**What to do**:
Format the lines from the beginning through the line containing "0.29 metres" as a numbered list, with blank lines dropped and the pictures left out.

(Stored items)
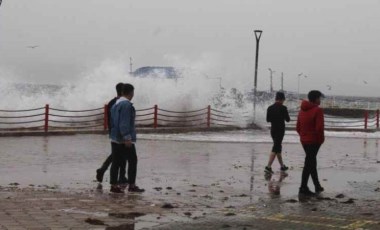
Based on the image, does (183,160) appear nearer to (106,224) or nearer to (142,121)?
(106,224)

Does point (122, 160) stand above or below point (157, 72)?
below

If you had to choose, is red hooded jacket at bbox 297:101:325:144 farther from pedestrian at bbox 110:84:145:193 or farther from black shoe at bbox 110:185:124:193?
black shoe at bbox 110:185:124:193

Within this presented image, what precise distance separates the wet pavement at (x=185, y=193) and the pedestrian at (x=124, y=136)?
0.29 metres

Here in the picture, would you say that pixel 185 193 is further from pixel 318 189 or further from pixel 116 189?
pixel 318 189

**Solution**:
1. Based on the image, does (183,160) appear nearer to (106,224) or nearer to (142,121)?
2. (106,224)
3. Does point (122, 160) stand above or below point (157, 72)?
4. below
5. If you had to choose, is red hooded jacket at bbox 297:101:325:144 farther from pedestrian at bbox 110:84:145:193 or farther from black shoe at bbox 110:185:124:193?
6. black shoe at bbox 110:185:124:193
7. Within this presented image, what precise distance separates the wet pavement at (x=185, y=193) and the pedestrian at (x=124, y=136)?
8. 0.29 metres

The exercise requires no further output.